A contemporary of Theophrastus was Clearchus of Soli in Cyprus. Of his writings none whatever has survived, except quotations in other books. Among other works he wrote dialogues more or less after the Platonic manner, in which his master Aristotle is interlocutor in place of Socrates. One of these dialogues was marked, no doubt as a subtitle, περὶ ὕπνου, “On Sleep,” and in this dialogue an encounter of Aristotle with a Hellenized Jew is described.

We need not seriously consider the question whether such an encounter actually occurred. It is not in the least likely that it did. The only inferences that may be drawn from this passage are those that concern Clearchus.

Aristotle is the narrator, and tells his story, as he takes pains to say, according to the rules formulated in Rhetoric.[[85]] He had met a man in Asia, a Jew of Coele-Syria by birth, but Grecized in speech and in soul. This Greek or Jew voluntarily sought out Aristotle and his associates, πειρώμενος αὐτῶν τῆς σοφίας, “to find out whether they were really as wise as their reputation.” On the whole, however, he had given rather than received edification.[[86]]

What it was in this man’s conversation that so strongly aroused the approval of Clearchus we are not told. Josephus, in whose Contra Apionem we find the passage, ends here, to tell us briefly that the rest of Aristotle’s story described the man’s great strength of character and the admirable self-control of his habits of life. It may be suspected that Clearchus’ Jew is little more than a mouthpiece for his own ethical doctrines, a sort of fourth century Ingénu, or Candide.[[87]] But what he does actually say is of great interest.

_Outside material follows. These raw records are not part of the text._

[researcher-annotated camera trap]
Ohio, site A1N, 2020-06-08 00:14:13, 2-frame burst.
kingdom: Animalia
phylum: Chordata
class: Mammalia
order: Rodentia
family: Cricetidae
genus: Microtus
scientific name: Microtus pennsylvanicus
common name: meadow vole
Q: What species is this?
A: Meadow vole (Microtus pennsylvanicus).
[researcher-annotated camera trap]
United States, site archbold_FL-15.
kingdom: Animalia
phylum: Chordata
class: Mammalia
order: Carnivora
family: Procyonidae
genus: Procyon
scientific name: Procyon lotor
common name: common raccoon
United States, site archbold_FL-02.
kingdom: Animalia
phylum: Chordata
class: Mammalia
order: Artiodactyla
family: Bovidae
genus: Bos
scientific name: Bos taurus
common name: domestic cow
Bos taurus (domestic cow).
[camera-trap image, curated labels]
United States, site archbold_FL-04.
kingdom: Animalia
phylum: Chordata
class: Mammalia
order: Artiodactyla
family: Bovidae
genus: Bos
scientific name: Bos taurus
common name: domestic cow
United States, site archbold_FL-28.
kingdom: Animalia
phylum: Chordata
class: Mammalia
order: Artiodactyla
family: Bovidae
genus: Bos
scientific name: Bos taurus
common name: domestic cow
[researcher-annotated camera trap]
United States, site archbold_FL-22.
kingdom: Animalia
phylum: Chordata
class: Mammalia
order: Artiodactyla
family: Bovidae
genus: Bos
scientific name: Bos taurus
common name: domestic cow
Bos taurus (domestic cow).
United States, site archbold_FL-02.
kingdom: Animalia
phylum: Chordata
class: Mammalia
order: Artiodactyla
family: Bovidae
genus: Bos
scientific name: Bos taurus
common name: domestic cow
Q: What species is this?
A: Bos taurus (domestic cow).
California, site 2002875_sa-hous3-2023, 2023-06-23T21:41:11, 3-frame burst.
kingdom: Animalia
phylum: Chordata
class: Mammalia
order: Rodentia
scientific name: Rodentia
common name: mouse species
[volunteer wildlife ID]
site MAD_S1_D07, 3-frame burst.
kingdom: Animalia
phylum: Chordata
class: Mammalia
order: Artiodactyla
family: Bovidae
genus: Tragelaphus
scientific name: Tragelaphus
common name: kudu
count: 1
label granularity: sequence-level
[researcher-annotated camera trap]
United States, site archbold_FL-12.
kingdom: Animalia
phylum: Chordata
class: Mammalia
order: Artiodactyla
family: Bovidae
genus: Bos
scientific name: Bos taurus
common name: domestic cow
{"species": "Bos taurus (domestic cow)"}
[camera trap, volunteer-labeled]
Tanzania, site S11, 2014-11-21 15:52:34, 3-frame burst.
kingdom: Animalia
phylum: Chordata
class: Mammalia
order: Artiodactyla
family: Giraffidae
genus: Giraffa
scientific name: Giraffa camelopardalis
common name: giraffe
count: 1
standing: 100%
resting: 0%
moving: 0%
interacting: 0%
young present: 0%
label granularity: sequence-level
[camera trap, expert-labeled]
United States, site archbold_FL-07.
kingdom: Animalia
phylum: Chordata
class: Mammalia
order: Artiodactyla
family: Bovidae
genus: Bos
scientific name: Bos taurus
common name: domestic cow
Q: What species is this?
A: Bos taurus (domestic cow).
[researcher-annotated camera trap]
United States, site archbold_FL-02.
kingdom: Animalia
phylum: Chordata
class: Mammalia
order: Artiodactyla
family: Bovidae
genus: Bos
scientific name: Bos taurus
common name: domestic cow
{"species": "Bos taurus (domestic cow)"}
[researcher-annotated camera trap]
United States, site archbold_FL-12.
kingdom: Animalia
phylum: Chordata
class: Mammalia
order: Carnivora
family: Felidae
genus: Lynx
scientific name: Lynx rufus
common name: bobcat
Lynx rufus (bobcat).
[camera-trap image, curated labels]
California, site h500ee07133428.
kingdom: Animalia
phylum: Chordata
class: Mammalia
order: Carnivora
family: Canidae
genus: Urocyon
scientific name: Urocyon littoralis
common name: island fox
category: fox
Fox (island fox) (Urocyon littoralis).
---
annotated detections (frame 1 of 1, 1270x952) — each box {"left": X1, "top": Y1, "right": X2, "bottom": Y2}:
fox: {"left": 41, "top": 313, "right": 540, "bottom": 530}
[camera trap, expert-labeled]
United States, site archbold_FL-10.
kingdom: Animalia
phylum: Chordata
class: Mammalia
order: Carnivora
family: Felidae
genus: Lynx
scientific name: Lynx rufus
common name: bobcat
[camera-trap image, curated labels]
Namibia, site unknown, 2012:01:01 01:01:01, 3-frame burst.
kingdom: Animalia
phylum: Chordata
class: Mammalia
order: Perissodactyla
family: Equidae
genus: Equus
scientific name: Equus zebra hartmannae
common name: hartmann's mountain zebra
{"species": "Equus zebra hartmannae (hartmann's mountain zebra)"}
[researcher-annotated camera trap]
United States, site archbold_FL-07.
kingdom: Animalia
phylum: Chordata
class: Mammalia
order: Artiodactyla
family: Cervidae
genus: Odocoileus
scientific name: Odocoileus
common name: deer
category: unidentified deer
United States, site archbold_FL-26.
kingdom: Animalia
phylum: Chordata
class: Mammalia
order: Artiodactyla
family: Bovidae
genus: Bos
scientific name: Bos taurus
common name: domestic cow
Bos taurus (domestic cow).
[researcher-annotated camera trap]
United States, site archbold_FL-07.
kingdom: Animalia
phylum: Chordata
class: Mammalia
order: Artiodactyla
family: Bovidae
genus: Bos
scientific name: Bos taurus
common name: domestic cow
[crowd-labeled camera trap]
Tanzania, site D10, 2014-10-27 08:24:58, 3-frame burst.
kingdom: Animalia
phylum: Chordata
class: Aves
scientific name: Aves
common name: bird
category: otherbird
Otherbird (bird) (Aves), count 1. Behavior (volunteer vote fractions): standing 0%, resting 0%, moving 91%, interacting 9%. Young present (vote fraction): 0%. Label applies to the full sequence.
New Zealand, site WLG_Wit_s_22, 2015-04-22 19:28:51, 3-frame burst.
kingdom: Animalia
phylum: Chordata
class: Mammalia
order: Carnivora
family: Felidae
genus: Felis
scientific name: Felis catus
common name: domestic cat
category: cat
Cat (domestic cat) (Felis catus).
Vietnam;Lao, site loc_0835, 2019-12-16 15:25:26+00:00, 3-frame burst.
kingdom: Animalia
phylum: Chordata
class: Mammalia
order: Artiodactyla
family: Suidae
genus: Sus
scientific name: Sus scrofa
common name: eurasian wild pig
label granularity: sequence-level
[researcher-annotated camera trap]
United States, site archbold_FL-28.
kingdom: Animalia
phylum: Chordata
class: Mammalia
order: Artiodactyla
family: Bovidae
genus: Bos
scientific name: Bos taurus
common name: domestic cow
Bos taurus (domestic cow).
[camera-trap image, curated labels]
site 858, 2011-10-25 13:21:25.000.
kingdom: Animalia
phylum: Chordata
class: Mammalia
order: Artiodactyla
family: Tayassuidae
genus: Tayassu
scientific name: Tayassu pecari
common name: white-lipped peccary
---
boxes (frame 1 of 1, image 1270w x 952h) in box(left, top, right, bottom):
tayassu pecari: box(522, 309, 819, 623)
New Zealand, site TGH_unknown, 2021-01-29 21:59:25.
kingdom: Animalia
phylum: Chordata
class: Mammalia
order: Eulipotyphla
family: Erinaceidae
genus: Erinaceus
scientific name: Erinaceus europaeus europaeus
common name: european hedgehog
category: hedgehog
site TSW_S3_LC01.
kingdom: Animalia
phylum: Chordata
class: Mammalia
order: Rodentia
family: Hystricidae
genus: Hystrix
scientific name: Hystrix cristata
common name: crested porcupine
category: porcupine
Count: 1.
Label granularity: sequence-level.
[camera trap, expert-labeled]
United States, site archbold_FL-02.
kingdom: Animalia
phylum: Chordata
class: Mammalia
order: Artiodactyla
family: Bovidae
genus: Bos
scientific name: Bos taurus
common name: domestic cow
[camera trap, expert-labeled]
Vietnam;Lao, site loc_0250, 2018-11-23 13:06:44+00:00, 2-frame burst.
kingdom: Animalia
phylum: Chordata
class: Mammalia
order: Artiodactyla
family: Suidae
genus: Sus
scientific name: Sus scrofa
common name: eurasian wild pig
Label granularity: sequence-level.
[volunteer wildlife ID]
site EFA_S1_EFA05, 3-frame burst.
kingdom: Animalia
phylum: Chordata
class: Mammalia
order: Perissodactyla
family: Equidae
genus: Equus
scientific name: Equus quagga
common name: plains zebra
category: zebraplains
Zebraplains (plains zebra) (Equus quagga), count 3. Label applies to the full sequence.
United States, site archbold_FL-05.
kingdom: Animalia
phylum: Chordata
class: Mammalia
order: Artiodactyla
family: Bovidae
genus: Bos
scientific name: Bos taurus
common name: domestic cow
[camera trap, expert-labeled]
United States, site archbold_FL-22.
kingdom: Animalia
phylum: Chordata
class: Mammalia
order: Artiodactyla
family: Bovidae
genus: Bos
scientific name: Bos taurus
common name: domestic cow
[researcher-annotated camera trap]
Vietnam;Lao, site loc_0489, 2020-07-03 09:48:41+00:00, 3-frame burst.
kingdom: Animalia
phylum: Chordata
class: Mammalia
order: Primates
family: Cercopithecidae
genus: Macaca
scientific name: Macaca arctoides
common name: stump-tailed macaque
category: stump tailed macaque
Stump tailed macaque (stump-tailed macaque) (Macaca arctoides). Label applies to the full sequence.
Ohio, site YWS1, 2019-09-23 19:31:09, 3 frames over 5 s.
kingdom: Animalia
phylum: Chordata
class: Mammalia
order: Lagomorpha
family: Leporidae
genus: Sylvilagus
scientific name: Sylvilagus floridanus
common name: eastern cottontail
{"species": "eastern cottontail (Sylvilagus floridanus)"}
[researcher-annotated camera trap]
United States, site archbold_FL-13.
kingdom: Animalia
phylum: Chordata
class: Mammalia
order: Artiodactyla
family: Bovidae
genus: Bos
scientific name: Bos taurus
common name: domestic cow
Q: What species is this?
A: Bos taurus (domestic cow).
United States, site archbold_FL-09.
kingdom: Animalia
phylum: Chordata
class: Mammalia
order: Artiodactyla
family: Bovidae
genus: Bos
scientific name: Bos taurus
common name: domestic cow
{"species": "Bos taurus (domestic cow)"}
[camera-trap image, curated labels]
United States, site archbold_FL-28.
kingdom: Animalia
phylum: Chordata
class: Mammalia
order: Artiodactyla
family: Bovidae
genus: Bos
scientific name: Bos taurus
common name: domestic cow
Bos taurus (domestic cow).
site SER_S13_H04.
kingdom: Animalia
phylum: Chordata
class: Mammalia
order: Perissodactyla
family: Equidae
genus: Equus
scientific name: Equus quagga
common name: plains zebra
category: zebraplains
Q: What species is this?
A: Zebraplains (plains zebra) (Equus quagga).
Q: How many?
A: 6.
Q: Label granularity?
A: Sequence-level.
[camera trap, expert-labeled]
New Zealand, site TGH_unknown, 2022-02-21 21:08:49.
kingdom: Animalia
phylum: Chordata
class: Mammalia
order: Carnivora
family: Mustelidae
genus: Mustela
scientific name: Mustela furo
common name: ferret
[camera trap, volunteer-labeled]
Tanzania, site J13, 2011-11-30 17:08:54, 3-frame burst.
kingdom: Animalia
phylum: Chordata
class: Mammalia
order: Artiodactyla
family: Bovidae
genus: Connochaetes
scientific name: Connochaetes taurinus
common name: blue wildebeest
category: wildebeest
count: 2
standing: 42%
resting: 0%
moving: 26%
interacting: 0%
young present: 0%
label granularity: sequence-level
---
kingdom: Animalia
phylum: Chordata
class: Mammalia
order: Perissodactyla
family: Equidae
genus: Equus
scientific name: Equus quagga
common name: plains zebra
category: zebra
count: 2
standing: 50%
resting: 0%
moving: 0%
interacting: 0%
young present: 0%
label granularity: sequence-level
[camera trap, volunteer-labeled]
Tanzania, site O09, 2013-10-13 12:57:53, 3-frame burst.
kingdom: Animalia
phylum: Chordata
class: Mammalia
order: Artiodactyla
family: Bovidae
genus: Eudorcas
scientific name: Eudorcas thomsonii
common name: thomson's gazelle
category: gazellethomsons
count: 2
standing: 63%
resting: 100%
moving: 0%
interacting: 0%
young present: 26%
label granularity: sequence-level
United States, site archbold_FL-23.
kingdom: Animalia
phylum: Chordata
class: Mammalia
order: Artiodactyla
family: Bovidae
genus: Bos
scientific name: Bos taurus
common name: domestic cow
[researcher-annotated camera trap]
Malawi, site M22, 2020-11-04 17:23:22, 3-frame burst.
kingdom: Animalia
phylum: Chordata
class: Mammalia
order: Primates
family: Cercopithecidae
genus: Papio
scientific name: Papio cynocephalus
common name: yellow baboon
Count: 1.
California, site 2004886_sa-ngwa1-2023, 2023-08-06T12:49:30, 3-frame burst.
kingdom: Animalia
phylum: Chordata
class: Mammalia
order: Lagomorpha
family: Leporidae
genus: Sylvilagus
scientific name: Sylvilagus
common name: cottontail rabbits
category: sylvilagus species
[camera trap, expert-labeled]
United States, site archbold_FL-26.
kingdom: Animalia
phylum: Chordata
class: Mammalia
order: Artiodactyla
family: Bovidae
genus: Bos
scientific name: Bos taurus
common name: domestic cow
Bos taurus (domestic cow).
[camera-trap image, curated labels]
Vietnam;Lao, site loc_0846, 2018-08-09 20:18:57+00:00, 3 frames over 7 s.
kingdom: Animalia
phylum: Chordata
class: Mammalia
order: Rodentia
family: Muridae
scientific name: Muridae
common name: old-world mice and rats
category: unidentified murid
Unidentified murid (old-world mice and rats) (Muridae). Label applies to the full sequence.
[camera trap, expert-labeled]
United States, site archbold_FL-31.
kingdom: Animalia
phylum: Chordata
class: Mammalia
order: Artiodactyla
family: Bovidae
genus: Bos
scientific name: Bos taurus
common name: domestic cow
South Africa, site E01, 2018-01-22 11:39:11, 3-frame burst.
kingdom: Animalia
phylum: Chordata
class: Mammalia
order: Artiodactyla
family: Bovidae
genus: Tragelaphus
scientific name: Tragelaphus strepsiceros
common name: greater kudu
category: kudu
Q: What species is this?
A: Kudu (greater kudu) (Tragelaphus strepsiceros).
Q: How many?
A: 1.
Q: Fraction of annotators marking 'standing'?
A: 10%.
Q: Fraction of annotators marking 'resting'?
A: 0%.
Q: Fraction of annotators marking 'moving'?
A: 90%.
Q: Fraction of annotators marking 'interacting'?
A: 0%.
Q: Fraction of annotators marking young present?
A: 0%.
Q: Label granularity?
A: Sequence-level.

We have here the first mention of the capital in the form Jerusalēmē, introduced, it may be noted, for its outlandish sound. And we have the statement, curious enough to our ears, that the Jews are descendants of Hindu philosophers, who bear the name of Jews in Syria and Calani in India. Elsewhere Clearchus asserts an exactly similar connection between the Persian magi and the Hindu gymnosophists.[[88]] It is obvious that Clearchus has the caste organization of the magi in mind, and that his knowledge of Jews is as mediate and remote as that of Theophrastus.